Quoted passage:
** Begin **
# A Blue Room for Locked Threads ?



## maggie fraser (May 30, 2008)

Sometimes it can be useful for folks to 'sort things out' in a more heated manner, would a Blue Room be of any advantage? It could have a disclaimer and could perhaps preserve other areas of the forum, with less disruption etc.

Just a thought.


----------



## Harry Keely (Aug 26, 2009)

Would be, could be interesting:-k:twisted::mrgreen:


----------



## David Feliciano (Oct 31, 2008)

The mods want this done during PM so that nobody catches on to exactly HOW MANY PEOPLE ARE FED UP WITH JEFF!!!!!!!!!!!!!!!!!!!!!!!!!!!


----------



## maggie fraser (May 30, 2008)

Folks wouldn't have to beat the lockdown....opportunity to express grievance and a ban if any reference to said conversations elsewhere on the board. Along those lines.


----------



## maggie fraser (May 30, 2008)

Let's keep this one nice and civil for the minute then, anyone else think it an idea ?


----------



## Kadi Thingvall (Jan 22, 2007)

This forum is already pretty much a free for all, I think the last thing it needs is to encourage more of this behaviour by giving people a section where that's the entire purpose.


----------



## Connie Sutherland (Mar 27, 2006)
** End **
Goal 1: Rewrite the Blue Room thread, starting at the words "# A Blue Room" and stopping after "less disruption etc.", with "Blue Room" changed to "Green Room".
Goal 2: Extend the Blue Room thread onward from its last line.
The lines play no part in this work.

Rows:
** Begin **
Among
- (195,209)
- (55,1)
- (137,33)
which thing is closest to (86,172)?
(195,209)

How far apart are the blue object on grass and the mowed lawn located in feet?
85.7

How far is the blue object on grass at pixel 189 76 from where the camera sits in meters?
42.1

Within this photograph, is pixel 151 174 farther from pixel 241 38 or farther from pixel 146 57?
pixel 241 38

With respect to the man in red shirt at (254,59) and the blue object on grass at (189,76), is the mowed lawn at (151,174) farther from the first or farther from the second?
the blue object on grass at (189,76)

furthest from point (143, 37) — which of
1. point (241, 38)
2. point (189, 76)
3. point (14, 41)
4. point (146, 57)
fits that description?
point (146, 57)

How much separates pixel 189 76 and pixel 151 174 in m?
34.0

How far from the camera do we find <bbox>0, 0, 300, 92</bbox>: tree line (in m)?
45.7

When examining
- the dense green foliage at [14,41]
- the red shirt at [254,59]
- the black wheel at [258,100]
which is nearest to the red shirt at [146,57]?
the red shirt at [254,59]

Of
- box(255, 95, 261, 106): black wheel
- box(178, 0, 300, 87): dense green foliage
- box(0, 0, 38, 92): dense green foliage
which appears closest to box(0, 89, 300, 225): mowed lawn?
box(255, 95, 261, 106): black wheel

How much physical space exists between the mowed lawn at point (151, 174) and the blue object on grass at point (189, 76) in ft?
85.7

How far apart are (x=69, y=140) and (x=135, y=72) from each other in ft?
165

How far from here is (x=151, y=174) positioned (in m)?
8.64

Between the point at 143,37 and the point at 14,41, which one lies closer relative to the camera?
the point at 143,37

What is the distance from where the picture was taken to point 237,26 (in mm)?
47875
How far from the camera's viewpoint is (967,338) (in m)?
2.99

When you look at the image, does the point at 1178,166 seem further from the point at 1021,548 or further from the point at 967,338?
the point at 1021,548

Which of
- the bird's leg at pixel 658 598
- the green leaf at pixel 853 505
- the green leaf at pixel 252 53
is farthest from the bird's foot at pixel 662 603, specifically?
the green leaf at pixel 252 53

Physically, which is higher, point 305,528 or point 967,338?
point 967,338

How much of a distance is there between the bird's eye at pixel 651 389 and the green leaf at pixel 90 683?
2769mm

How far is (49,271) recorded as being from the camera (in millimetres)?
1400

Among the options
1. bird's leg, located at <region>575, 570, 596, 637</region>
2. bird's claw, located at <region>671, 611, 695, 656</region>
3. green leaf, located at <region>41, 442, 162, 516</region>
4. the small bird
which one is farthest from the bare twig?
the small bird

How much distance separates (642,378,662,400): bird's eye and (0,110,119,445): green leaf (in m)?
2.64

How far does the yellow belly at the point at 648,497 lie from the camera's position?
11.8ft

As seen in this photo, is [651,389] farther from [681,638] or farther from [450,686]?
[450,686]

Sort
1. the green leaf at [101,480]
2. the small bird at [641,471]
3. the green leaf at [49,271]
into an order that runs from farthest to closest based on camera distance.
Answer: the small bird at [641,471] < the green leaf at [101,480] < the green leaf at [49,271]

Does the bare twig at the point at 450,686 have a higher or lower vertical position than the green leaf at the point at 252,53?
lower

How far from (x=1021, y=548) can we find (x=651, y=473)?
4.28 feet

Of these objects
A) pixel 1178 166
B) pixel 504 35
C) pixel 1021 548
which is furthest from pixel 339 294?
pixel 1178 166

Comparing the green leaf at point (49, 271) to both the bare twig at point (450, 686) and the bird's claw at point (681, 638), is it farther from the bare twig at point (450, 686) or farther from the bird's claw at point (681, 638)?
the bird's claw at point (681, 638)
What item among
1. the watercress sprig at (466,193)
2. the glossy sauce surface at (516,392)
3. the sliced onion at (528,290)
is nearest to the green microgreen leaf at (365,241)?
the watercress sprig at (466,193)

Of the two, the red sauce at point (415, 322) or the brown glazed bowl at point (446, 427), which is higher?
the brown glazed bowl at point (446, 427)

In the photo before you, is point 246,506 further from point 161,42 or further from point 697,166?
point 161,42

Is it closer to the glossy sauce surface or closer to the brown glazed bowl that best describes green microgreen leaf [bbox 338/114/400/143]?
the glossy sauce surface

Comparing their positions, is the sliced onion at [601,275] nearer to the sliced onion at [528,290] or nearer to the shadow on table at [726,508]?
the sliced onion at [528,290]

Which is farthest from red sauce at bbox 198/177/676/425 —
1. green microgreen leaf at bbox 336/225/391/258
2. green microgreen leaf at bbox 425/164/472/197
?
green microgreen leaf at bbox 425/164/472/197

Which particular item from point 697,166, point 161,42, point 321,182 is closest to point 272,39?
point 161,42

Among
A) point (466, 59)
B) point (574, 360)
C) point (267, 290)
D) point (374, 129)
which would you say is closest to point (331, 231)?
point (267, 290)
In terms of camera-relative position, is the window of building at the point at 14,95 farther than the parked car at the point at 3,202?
** End **
Task output 1:
# A Green Room for Locked Threads ?



## maggie fraser (May 30, 2008)

Sometimes it can be useful for folks to 'sort things out' in a more heated manner, would a Green Room be of any advantage? It could have a disclaimer and could perhaps preserve other areas of the forum, with less disruption etc.

Task output 2:
Kadi Thingvall said:


> This forum is already pretty much a free for all, I think the last thing it needs is to encourage more of this behaviour by giving people a section where that's the entire purpose.



I'll say.

Anyone heard about PMs?


PMs are just perfect for it all! YAY for PMs!


----------



## Chris Michalek (Feb 13, 2008)

David Feliciano said:


> The mods want this done during PM so that nobody catches on to exactly HOW MANY PEOPLE ARE FED UP WITH JEFF!!!!!!!!!!!!!!!!!!!!!!!!!!!



that's not what it is...


Jeff is a modern day rambo. Back from war with a heavy case of PTSD, can't find gainful employment other than gas stations... this man put his life on the line so we can snore soundly for hours every night. 

Jeff is a warrior it's who he is, it's what he does. 

http://www.youtube.com/watch?v=UtJO6iZUddQ


----------



## maggie fraser (May 30, 2008)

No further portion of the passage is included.